* What you are asked to do:
Copy each line below without leaving any out.
Data supplied START
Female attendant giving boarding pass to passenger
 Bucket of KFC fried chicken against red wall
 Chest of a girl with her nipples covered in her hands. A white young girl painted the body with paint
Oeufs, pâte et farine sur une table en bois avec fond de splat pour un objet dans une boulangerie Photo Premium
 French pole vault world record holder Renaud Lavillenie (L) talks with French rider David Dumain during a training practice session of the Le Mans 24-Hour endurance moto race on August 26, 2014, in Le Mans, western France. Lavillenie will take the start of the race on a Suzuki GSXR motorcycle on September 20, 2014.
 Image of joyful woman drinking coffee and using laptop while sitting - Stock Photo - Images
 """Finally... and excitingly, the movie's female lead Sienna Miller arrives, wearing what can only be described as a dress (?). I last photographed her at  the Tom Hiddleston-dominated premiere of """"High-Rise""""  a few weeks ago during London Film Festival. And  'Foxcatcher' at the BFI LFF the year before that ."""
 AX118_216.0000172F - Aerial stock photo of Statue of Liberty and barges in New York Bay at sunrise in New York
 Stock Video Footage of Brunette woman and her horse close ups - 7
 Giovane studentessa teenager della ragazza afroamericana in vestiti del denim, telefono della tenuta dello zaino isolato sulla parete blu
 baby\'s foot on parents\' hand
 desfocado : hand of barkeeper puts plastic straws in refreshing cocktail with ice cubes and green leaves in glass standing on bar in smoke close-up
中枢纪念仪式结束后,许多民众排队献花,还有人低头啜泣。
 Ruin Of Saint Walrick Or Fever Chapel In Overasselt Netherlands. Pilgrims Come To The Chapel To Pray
Data supplied END
* Response to the task:
Female attendant giving boarding pass to passenger
 Bucket of KFC fried chicken against red wall
 Chest of a girl with her nipples covered in her hands. A white young girl painted the body with paint
Oeufs, pâte et farine sur une table en bois avec fond de splat pour un objet dans une boulangerie Photo Premium
 French pole vault world record holder Renaud Lavillenie (L) talks with French rider David Dumain during a training practice session of the Le Mans 24-Hour endurance moto race on August 26, 2014, in Le Mans, western France. Lavillenie will take the start of the race on a Suzuki GSXR motorcycle on September 20, 2014.
 Image of joyful woman drinking coffee and using laptop while sitting - Stock Photo - Images
 """Finally... and excitingly, the movie's female lead Sienna Miller arrives, wearing what can only be described as a dress (?). I last photographed her at  the Tom Hiddleston-dominated premiere of """"High-Rise""""  a few weeks ago during London Film Festival. And  'Foxcatcher' at the BFI LFF the year before that ."""
 AX118_216.0000172F - Aerial stock photo of Statue of Liberty and barges in New York Bay at sunrise in New York
 Stock Video Footage of Brunette woman and her horse close ups - 7
 Giovane studentessa teenager della ragazza afroamericana in vestiti del denim, telefono della tenuta dello zaino isolato sulla parete blu
 baby\'s foot on parents\' hand
 desfocado : hand of barkeeper puts plastic straws in refreshing cocktail with ice cubes and green leaves in glass standing on bar in smoke close-up
中枢纪念仪式结束后,许多民众排队献花,还有人低头啜泣。
 Ruin Of Saint Walrick Or Fever Chapel In Overasselt Netherlands. Pilgrims Come To The Chapel To Pray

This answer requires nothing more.